Die Weinachtslieder sind eine Mischung aus traditionellen, klassischen und modernen Liedern, wobei der Hit „les anges dans nos campagnes“ („Engel haben Himmelslieder“) war. Mit rhythmischem, tanzbarem Beat versteht sich. Schon während den Messen wurde viel mehr getanzt und gejubelt und auch bei den Schwestern haben wir an Sylvester eine Dance-Party veranstaltet. Diese ausgelassene Stimmung – gerade in der Kirche – hat mir sehr gut getan. Einfach seine Freude auszulassen, herauszujubeln, zu tanzen, zu singen, ohne sich Gedanken machen zu müssen, war eine sehr heilsame Erfahrung.

Veränderung

Schließlich habe ich die Weihnachtsferien auch dafür genutzt, zu reflektieren und mir darüber Gedanken zu machen, wie es nach dem Freiwilligendienst weitergehen soll. Dabei ist mir aber auch bewusst geworden, wie sehr die Zeit hier in Oyem mich jetzt schon geprägt und gereift hat. Natürlich werde ich wieder mit meiner Familie Weihnachten feiern und die üblichen Traditionen erleben. Aber einmal herausgelöst aus dem Gewohnten, wird es unmöglich sein, wieder zurückzukehren zu dem Davor. Das gilt für Weihnachten, wo mir in Zukunft das ausgelassene Feiern, Lachen und Tanzen fehlen wird. Wo ich vielleicht aber auch die Stille und Besinnlichkeit neu schätzen lerne. Aber auch generell habe ich nicht nur einen räumlichen, sondern auch inneren Abstand zu meinem Leben in Deutschland gewonnen und werde viel Selbstverständliches ganz neu wahrnehmen, wenn ich zurückkomme. Manches kritischer, reflektierter, und manches mit größerer Wertschätzung.

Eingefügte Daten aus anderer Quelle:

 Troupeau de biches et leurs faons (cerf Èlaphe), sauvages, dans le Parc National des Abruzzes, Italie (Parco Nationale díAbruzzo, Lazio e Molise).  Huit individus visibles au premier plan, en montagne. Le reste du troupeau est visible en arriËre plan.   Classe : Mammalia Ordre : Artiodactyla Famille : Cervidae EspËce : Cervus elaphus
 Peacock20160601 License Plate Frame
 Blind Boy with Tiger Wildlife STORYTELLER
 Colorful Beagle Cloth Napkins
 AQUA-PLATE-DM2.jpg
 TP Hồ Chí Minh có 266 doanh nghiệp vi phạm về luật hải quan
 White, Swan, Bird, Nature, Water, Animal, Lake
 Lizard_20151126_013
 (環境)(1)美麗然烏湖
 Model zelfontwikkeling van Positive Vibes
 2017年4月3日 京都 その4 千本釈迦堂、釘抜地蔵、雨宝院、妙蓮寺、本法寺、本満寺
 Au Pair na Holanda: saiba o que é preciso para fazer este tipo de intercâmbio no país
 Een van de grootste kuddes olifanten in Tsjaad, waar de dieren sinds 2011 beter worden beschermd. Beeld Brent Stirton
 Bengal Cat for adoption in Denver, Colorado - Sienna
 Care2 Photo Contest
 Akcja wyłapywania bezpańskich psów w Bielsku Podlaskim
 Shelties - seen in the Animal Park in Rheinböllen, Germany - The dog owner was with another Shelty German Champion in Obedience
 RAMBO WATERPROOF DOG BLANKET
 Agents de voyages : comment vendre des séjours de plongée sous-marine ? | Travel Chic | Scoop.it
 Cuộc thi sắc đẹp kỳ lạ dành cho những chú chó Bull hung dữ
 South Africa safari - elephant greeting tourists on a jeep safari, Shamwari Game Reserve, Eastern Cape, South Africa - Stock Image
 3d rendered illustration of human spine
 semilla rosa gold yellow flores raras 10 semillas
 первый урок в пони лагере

Was mich selbst betrifft, bin ich in vielen Dingen mutiger und klarer geworden, hab aber auch meine eigenen Grenzen und Fehler deutlich zu spüren bekommen. Für diese Mischung aus neu gewonnener Demut und Stärke bin ich sehr dankbar. Wenn ich auf die kommenden Monate blicke, dann weiß ich jetzt aus eigener Erfahrung, wie ich auch an den unangenehmsten Erfahrungen wachsen kann. Und ich weiß auch, dass meine Ängste, Schwächen und Wunden in Deutschland und in Gabun dieselben sind und bleiben werden. Die werden hier nicht kleiner, genauso wenig wie meine Frustration darüber. Was aber wächst, ist meine Bereitschaft, meine Fehlerhaftigkeit zuzugeben, weil ich weiß, dass ich trotzdem liebenswert bin. Und dass die Menschen hier und auch Gott mir das vermitteln, das ist ein unschätzbar wertvolles Weihnachtsgeschenk. Danke!